Buyout firm specializing in distressed companies invests $1.75 billion in Albertsons - East Idaho News
Business & Money

Buyout firm specializing in distressed companies invests $1.75 billion in Albertsons

  Published at  | Updated at
Getting your Trinity Audio player ready ...

BOISE (Idaho Statesman) — A private-equity firm said Wednesday that it has invested $1.75 billion in Albertsons Cos.

The investment by Apollo Global Management gives the New York City buyout company and other investors a 17.5% stake in the company through convertible preferred shares.

“Apollo Funds represents a vote of confidence in both our business and our long-term strategy,” Albertsons CEO Vivek Sankaran said in a press release.

“This investment marks the third sizable transaction in the last month and exemplifies the breadth of Apollo’s capabilities and the creative capital solutions we can deliver to great companies,” Apollo partner Justin Korval said in the same release.

Amid the coronavirus pandemic, Apollo has shifted the focus of its $25 billion private-equity fund “almost entirely” on gaining control of companies by investing in their debt, CEO Leon Black said during a May 1 quarterly earnings call.

“Our expectation is that over the next two years there are going to be a lot more distressed opportunities,” Black said.

Black did not mention Albertsons in his remarks, but Apollo’s investment in the Boise grocery chain, the nation’s second-largest behind Kroger, came less than three weeks after the earnings call.

Albertsons, controlled by New York private equity firm Cerberus Capital Management and several real estate investment partners, has long been saddled with a massive amount of debt, including $8.9 billion from the 2015 purchase of Safeway.

Two years ago, it owed $12 billion. That was trimmed to $8.2 billion at the end of February, according to Albertsons’ latest earnings report. At the same time, it has nearly $5 million in unpaid liabilities to its union pension plans.

In March, Albertsons announced plans to take the company public and begin offering stock to the public before the end of the year. The IPO offering would pave the way for Albertsons to end the 14 years of ownership by Cerberus.

The pandemic has provided grocery stores a significant boost in business. Albertsons said same-store sales increased 34% during the first eight weeks of its 2020 fiscal year, ending April 25, compared with the same period a year ago. During the four weeks ending March 28, sales jumped 47%.
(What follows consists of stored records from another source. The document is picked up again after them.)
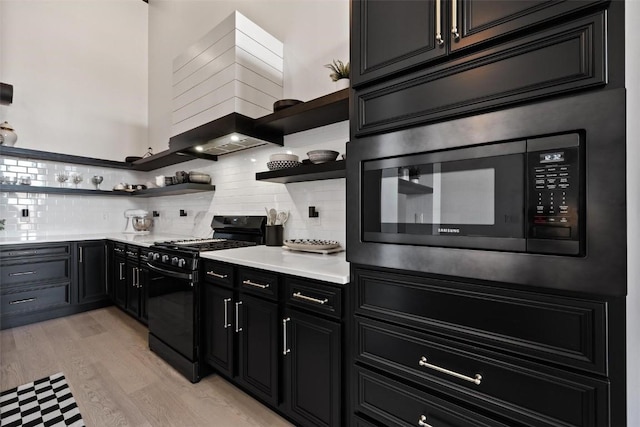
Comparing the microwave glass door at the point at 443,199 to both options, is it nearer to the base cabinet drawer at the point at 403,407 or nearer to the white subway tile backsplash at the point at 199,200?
the base cabinet drawer at the point at 403,407

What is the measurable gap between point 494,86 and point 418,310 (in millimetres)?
826

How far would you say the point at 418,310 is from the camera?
44.5 inches

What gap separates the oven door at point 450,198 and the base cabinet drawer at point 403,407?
1.90 ft

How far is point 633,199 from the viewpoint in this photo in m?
0.78

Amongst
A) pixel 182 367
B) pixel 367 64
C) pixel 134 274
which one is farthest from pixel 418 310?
pixel 134 274

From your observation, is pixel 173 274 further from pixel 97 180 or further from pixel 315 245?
pixel 97 180

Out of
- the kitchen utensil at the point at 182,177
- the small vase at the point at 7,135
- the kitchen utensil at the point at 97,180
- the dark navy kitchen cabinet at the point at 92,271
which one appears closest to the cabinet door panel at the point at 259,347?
the kitchen utensil at the point at 182,177

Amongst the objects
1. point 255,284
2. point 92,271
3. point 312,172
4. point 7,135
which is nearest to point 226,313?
point 255,284

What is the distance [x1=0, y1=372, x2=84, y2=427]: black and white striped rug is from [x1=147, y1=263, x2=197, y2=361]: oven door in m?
0.63

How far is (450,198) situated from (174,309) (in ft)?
7.11

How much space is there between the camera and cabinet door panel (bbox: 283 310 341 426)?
1403mm

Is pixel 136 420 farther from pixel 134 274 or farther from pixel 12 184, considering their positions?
pixel 12 184

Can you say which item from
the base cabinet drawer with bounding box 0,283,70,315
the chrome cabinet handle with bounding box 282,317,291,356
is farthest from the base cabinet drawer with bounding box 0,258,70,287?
→ the chrome cabinet handle with bounding box 282,317,291,356

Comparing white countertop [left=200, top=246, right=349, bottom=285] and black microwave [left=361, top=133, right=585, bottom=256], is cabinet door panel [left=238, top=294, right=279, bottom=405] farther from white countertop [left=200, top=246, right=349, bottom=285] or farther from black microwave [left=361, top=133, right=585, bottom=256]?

Apollo’s move with Albertsons was just one of several it has made this year. It recently obtained a sizable position in insurance contracts, called credit default swaps, on corporate debt from car rental agency Hertz Global Holdings, The Wall Street Journal reported. Apollo is betting that Hertz, which has $17.1 billion in corporate debt and vehicle-backed debt, will default on that debt, the newspaper reported.

During the pandemic, Hertz has seen its financing costs rise as there has been a rapid decline in used-vehicle prices. It recently missed a lease payment to its subsidiaries, which own Hertz’s 770,000 rental vehicle fleet. The Journal reported that the company’s creditors have agreed not to declare the company in default until Friday, while they continue restructuring talks.

An investment group led by Apollo has bought debt of airport baggage handling company Swissport. The company has seen its revenues drop by about 80% during the pandemic, Reuters reported, as air travel has been greatly reduced.

Apollo also has investments in Qdoba Mexican restaurants, Chuck E. Cheese, engineering firm ch2m Hill, McGraw-Hill Education and security firm ADT, among others.